As a proof of concept though, I don’t mind it. I mostly still want to find a way to simplify images prior to prediction to improve the eventual speed and accuracy, and/or to leave some breadcrumbs for others to improve upon.

3 Likes

Cool…
Of course I will send you the script in a private message, but the thing is that on this script I once again changed the math of writing (increased the angles - it’s Falafel’s fault with his video) + began to pay more attention to the anatomy of a woman (location of the vagina / rectum + oral cavity) Write to what videos you have access to, well, or I still have all the projects - I can give you at once flat converted videos 1024x1024 and multi-axis scripts to them.

The “conqueror” one? Irrc I limited the sway range during that video… The SR6 can sway a bit wider but it will be a little shaky.

1 Like

This one.
I thought these were the maximum angles…

Sorry I might have confused things, I’m not sure which script is referred to to send.

I alluded to it in a previous post, but I’ve put a previous model and code up, with the code at herpaderpapotato/silver-lamp: ml to assist funscript creation (github.com). I’m not really trying to drive traffic to it though so I’ve been avoiding posting the url. It uses weights I put on huggingface herpaderpapotato (herpader papotato) (huggingface.co) which was trained on datasets composed by me.

I’ll put the necessary code up I used to do all the above as well after I’ve had a chance to tidy it up. Whether the weights are shared will be up to flowerstrample because if it would be based on their intellectual property.
I’ve only trained spectacularly bad models though, so it’s not that I’m expecting it to come close to human funscripts. Sharing model weights would really just be to evidence that I’m not making all this up :slight_smile:

1 Like

I kept the training running with a sequence from third scene added to the dataset and it got way worse at predictions. I eventually took a look at the sequence and realized it was a much different and subtle style of cowgirl, it’s like a forward thrusting with no obvious vertical movement.
I’m going to limit this to just obvious vertical cowgirl movement for now, so I took it out of the dataset and continued training.

It kind of got better eventually, but I figured I wanted to fix the smaller middle layers and so started a fresh model from scratch.

The fresh model could predict the same sequence shown previously after about 3 hours of training, but then I realized I still had some middle layers thinner than the final layer, so I started again with another fresh model.

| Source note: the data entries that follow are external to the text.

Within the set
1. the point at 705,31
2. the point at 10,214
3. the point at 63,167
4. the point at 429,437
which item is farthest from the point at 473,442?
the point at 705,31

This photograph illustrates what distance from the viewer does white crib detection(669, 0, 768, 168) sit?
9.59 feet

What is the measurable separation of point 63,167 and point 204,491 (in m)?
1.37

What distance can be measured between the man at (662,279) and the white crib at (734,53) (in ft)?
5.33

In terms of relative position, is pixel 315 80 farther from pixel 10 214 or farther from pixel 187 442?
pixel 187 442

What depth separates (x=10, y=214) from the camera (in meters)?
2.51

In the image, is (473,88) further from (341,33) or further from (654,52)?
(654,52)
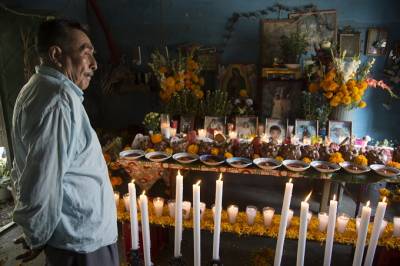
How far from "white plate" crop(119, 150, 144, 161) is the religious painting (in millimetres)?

I shifted the code to a fresh repo and dumped it in herpaderpapotato/glowing-octo-giggle (github.com). The image of the plot shown is for the most recent training. There’s virtually no polish on any of it, but ¯\_(ツ)_/¯

1 Like

I’m still questing for a better feature extractor and model architecture and I ended up dropping the LSTM from the model and trying DepthwiseConv2d layers.

e.g. I predict against 60 frames and use efficientnet to extract the features, so each sequence is an array of (60, 12, 12, 1280).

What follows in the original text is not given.